Eine Schule für alle?

Speicher · Der Countdown läuft: Nur noch ein Jahr bis zur Schließung der Speicherer Realschule. Wenn es nach der Verwaltung geht, soll auf dem Gelände ein Privatgymnasium entstehen. Eine Studie ergibt: Machbar wäre das.

Ein junger Mann sitzt am Klavier - die Augen geschlossen, die Finger fliegen über die Tasten. Sie spielen eine Melodie in Moll. Irgendwie passt sie zum Anlass des Konzertes: "Abschluss 2017" steht auf einem Plakat auf der Bühne, Luftballons kleben am Papier. Im Vorraum liegen Schnittchen. Mädchen in Ballkleidern sitzen auf den Stühlen. Die Männer, auch der siebzehnjährige Pianist Valodya Chakhoyan, tragen Hemd und Anzug.

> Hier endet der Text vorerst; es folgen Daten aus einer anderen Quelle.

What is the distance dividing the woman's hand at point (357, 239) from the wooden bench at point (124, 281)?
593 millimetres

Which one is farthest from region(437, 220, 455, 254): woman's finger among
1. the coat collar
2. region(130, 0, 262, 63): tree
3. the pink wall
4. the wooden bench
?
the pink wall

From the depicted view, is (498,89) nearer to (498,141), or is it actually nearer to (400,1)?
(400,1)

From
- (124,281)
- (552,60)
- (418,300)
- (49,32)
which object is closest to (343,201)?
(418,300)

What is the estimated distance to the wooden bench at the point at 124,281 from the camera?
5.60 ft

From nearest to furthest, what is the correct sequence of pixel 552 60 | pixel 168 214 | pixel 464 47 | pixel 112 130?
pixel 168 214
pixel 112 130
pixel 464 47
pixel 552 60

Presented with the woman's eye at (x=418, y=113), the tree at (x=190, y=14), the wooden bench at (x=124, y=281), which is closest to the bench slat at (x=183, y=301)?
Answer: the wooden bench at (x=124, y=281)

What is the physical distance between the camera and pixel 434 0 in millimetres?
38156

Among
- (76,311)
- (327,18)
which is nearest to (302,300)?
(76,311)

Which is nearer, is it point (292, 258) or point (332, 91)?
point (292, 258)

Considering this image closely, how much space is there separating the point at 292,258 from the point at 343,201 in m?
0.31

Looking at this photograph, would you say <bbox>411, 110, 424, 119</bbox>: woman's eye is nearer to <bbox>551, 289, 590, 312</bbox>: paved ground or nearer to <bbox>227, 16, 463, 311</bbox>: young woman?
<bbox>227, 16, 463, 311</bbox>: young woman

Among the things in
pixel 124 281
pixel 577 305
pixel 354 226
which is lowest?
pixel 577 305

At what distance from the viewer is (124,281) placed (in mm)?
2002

Die Schüler haben sich schick gemacht, für ihre Abschlussfeier. Doch nach Feiern scheint es niemandem in der Aula der Otto-Hahn-Realschule Speicher zumute zu sein. Vielleicht weil alle wissen, dass es hier bald keine Schule mehr geben wird. Zwei Klassen werden verabschiedet. Es bleibt noch eine. Im Sommer 2018 wird auch dieser Jahrgang seinen Abschluss machen. Danach ist Schluss: Die Außenstelle der Bitburger Otto-Hahn-Realschule muss zumachen. So hat es die Aufsichts- und Dienstleistungsdirektion (ADD) 2013 beschlossen.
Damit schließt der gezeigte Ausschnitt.